● **EXCERPT**:

RL: Okay, I’m not going to lie, the phrase, “Wow, this feels so fancy” did cross my mind. More than once. VIP Badges at both Cannes and Nice. We took fancy photos on red carpets. Cannes had about twenty yachts with parties happening outside. I filmed my first interview with Steve Grossmith of FILM the Magazine at Nice. I was in a whirlwind of, I can’t believe this is happening. And especially, now. And I get to experience it with incredible people whom I love very much. Wow, what a life.

BB: You decided to pursue directing over acting, at least for the time being. Why’s that?

RL: I’ve always been an explorer. Whether it was watching a ladybug on a leaf at age five or trekking to France for a couple of film festivals, I love the unknown and the thrill of independence that comes from doing something a little outside my comfort zone.

I felt a different pulling to pursuing film for a bit. Plus, I wanted the technical training that comes from going to school for film. I’m still going to act, but one can always learn and grow more, and I’m excited to explore this new side of my artistic pursuits.

● **RAW DATA**:

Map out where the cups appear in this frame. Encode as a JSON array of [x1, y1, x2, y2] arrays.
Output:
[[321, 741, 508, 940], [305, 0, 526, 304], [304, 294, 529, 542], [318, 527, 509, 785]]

● **INSTRUCTIONS**:
(a) Answer these about the interview:
(i) At which festival did RL film a first interview, and with whom?
(ii) About how many yachts did Cannes have?
(iii) At what age was RL watching a ladybug on a leaf?
(b) List every place name that appears in the interview.
The data isn't needed for any of this.

● **RESPONSES FOR EACH TASK**:
(a)
(i) At Nice, with Steve Grossmith of FILM the Magazine.
(ii) About twenty.
(iii) Age five.

(b) Cannes, Nice, France